The idea first surfaced earlier this year, and members of the district’s governing groups have been exploring the idea in the months since. On Wednesday, a local board may decide whether to initiate the renaming process.
“It’s going to get advanced through the petition process, to the best of my knowledge,” said developer Bernard Hurley, a member of the RiNo General Improvement District board and an early supporter of the idea.
The name can only be changed if a certain number of property owners along Brighton Boulevard sign on to an official petition, he said. A city spokesperson confirmed that the process would require “a vote of property owners along the corridor.”
Jamie Licko, president of the GID, said that the board had asked the city for more information on how it all works. The board is expecting more information in the next couple days.
The idea would be to rebrand the name to match up with Broadway, Hurley said.
Broadway becomes Brighton at 29th Street.
Actually, to be really specific, the stretch of road just south of Brighton is called “North Broadway.”
But the proposal under discussion now would rename Brighton to “Broadway North,” according to board minutes.

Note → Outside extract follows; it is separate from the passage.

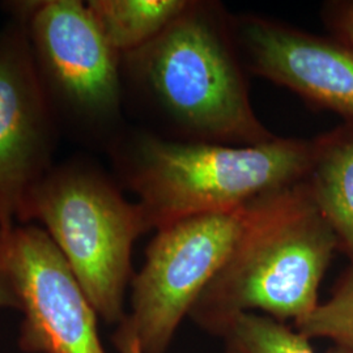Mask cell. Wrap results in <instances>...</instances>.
Returning <instances> with one entry per match:
<instances>
[{"label": "cell", "mask_w": 353, "mask_h": 353, "mask_svg": "<svg viewBox=\"0 0 353 353\" xmlns=\"http://www.w3.org/2000/svg\"><path fill=\"white\" fill-rule=\"evenodd\" d=\"M0 271L16 292L26 353H106L97 313L45 229L0 228Z\"/></svg>", "instance_id": "obj_7"}, {"label": "cell", "mask_w": 353, "mask_h": 353, "mask_svg": "<svg viewBox=\"0 0 353 353\" xmlns=\"http://www.w3.org/2000/svg\"><path fill=\"white\" fill-rule=\"evenodd\" d=\"M221 338L223 353H316L300 331L261 313L236 318Z\"/></svg>", "instance_id": "obj_12"}, {"label": "cell", "mask_w": 353, "mask_h": 353, "mask_svg": "<svg viewBox=\"0 0 353 353\" xmlns=\"http://www.w3.org/2000/svg\"><path fill=\"white\" fill-rule=\"evenodd\" d=\"M11 4L24 16L42 89L58 123L83 132L119 110V54L79 0Z\"/></svg>", "instance_id": "obj_6"}, {"label": "cell", "mask_w": 353, "mask_h": 353, "mask_svg": "<svg viewBox=\"0 0 353 353\" xmlns=\"http://www.w3.org/2000/svg\"><path fill=\"white\" fill-rule=\"evenodd\" d=\"M326 19L336 39L353 51V0L328 6Z\"/></svg>", "instance_id": "obj_14"}, {"label": "cell", "mask_w": 353, "mask_h": 353, "mask_svg": "<svg viewBox=\"0 0 353 353\" xmlns=\"http://www.w3.org/2000/svg\"><path fill=\"white\" fill-rule=\"evenodd\" d=\"M37 220L63 255L89 303L106 323H121L131 252L148 232L131 204L84 163L51 168L26 198L20 221Z\"/></svg>", "instance_id": "obj_3"}, {"label": "cell", "mask_w": 353, "mask_h": 353, "mask_svg": "<svg viewBox=\"0 0 353 353\" xmlns=\"http://www.w3.org/2000/svg\"><path fill=\"white\" fill-rule=\"evenodd\" d=\"M250 205L192 216L157 230L132 279L131 312L118 325L143 353H166L182 321L227 262Z\"/></svg>", "instance_id": "obj_5"}, {"label": "cell", "mask_w": 353, "mask_h": 353, "mask_svg": "<svg viewBox=\"0 0 353 353\" xmlns=\"http://www.w3.org/2000/svg\"><path fill=\"white\" fill-rule=\"evenodd\" d=\"M55 132L26 19L13 11L11 24L0 32V228L20 220L30 190L52 168Z\"/></svg>", "instance_id": "obj_8"}, {"label": "cell", "mask_w": 353, "mask_h": 353, "mask_svg": "<svg viewBox=\"0 0 353 353\" xmlns=\"http://www.w3.org/2000/svg\"><path fill=\"white\" fill-rule=\"evenodd\" d=\"M296 330L309 341L326 338L335 348L353 353V265L343 272L327 303H319Z\"/></svg>", "instance_id": "obj_13"}, {"label": "cell", "mask_w": 353, "mask_h": 353, "mask_svg": "<svg viewBox=\"0 0 353 353\" xmlns=\"http://www.w3.org/2000/svg\"><path fill=\"white\" fill-rule=\"evenodd\" d=\"M316 154L306 183L318 210L353 265V125L314 139Z\"/></svg>", "instance_id": "obj_10"}, {"label": "cell", "mask_w": 353, "mask_h": 353, "mask_svg": "<svg viewBox=\"0 0 353 353\" xmlns=\"http://www.w3.org/2000/svg\"><path fill=\"white\" fill-rule=\"evenodd\" d=\"M314 154V140L275 137L232 147L141 135L128 148L123 174L139 196L148 230H159L182 219L240 208L301 182Z\"/></svg>", "instance_id": "obj_2"}, {"label": "cell", "mask_w": 353, "mask_h": 353, "mask_svg": "<svg viewBox=\"0 0 353 353\" xmlns=\"http://www.w3.org/2000/svg\"><path fill=\"white\" fill-rule=\"evenodd\" d=\"M123 57L156 101L204 138L242 145L275 138L252 112L240 70L199 4L191 3L157 37Z\"/></svg>", "instance_id": "obj_4"}, {"label": "cell", "mask_w": 353, "mask_h": 353, "mask_svg": "<svg viewBox=\"0 0 353 353\" xmlns=\"http://www.w3.org/2000/svg\"><path fill=\"white\" fill-rule=\"evenodd\" d=\"M6 307L20 310L21 305L16 292L13 290L12 284L0 271V309H6Z\"/></svg>", "instance_id": "obj_15"}, {"label": "cell", "mask_w": 353, "mask_h": 353, "mask_svg": "<svg viewBox=\"0 0 353 353\" xmlns=\"http://www.w3.org/2000/svg\"><path fill=\"white\" fill-rule=\"evenodd\" d=\"M191 6L186 0H90L97 26L114 50L126 55L164 32Z\"/></svg>", "instance_id": "obj_11"}, {"label": "cell", "mask_w": 353, "mask_h": 353, "mask_svg": "<svg viewBox=\"0 0 353 353\" xmlns=\"http://www.w3.org/2000/svg\"><path fill=\"white\" fill-rule=\"evenodd\" d=\"M328 353H350L345 352V351H341V350H338V348H332V350H330Z\"/></svg>", "instance_id": "obj_17"}, {"label": "cell", "mask_w": 353, "mask_h": 353, "mask_svg": "<svg viewBox=\"0 0 353 353\" xmlns=\"http://www.w3.org/2000/svg\"><path fill=\"white\" fill-rule=\"evenodd\" d=\"M338 240L306 181L252 203L240 237L189 316L223 336L236 318L262 313L301 322L316 309Z\"/></svg>", "instance_id": "obj_1"}, {"label": "cell", "mask_w": 353, "mask_h": 353, "mask_svg": "<svg viewBox=\"0 0 353 353\" xmlns=\"http://www.w3.org/2000/svg\"><path fill=\"white\" fill-rule=\"evenodd\" d=\"M114 345L119 353H143L138 341L126 331L117 328L113 336Z\"/></svg>", "instance_id": "obj_16"}, {"label": "cell", "mask_w": 353, "mask_h": 353, "mask_svg": "<svg viewBox=\"0 0 353 353\" xmlns=\"http://www.w3.org/2000/svg\"><path fill=\"white\" fill-rule=\"evenodd\" d=\"M252 70L353 125V51L338 39L252 19L243 29Z\"/></svg>", "instance_id": "obj_9"}]
</instances>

And this change would only affect Denver County, meaning that Brighton would remain Brighton up in Adams County.
So, the road would go like this: South Broadway to Broadway to North Broadway to Broadway North to Brighton.
Other proposals have included “River North Boulevard,” according to board meeting minutes.
“I think it’s resonating a little more with people than it was initially. I think it’s a fairly positive response,” Hurley said. But, he said, it’s “not going to be a quick process.”
The GID, by the way, is like a local semi-government. It collects extra taxes from local properties and has the power to institute certain local improvements. It does not have the authority to rename the street itself, though — that ultimately goes through the city.